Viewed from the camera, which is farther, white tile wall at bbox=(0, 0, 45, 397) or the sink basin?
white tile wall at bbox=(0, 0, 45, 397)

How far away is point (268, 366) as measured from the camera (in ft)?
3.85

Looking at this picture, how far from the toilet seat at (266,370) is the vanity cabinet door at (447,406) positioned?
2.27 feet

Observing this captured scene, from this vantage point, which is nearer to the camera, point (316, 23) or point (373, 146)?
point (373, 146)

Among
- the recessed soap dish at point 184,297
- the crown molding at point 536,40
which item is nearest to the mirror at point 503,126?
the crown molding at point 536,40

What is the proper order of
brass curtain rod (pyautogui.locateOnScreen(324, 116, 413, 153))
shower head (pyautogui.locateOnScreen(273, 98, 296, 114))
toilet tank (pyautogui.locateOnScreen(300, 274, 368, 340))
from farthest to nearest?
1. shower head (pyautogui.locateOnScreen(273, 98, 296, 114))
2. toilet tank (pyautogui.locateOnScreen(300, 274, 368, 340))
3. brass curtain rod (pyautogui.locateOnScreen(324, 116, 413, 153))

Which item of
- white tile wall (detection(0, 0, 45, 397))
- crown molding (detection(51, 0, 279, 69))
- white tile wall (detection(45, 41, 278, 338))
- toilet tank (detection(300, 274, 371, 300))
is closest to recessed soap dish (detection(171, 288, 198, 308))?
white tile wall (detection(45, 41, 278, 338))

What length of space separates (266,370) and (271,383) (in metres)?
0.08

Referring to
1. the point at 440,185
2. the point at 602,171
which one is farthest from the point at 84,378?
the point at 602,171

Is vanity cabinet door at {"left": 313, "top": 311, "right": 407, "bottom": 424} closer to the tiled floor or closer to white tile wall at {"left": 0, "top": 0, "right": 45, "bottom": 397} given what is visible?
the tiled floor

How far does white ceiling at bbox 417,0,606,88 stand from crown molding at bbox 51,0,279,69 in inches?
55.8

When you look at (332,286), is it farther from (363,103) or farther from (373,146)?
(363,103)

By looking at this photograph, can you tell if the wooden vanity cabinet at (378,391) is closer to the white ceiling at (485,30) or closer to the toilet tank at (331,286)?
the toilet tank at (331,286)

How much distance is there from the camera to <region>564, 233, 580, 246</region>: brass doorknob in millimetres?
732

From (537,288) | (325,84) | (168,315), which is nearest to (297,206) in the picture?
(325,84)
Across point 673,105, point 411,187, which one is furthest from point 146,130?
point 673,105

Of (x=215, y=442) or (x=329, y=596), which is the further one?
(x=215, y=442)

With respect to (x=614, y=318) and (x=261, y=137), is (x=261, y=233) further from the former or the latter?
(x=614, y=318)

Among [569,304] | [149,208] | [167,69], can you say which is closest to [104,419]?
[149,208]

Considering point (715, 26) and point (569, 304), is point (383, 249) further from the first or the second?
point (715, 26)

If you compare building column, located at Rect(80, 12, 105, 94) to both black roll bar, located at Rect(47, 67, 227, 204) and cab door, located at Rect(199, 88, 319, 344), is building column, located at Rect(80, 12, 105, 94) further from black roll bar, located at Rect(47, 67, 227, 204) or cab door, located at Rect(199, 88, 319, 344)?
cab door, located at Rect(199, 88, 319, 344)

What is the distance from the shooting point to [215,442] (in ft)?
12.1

***

Written exercise >> Reproduce everything from the line containing "Considering point (715, 26)" down to the end of the data, word for word.

Answer to this task >>
Considering point (715, 26) and point (569, 304), is point (383, 249) further from the first or the second?
point (715, 26)

If you compare building column, located at Rect(80, 12, 105, 94) to both black roll bar, located at Rect(47, 67, 227, 204) and cab door, located at Rect(199, 88, 319, 344), is building column, located at Rect(80, 12, 105, 94) further from black roll bar, located at Rect(47, 67, 227, 204) or cab door, located at Rect(199, 88, 319, 344)?
cab door, located at Rect(199, 88, 319, 344)

What is the distance from the shooting point to [215,442] (in ft)?
12.1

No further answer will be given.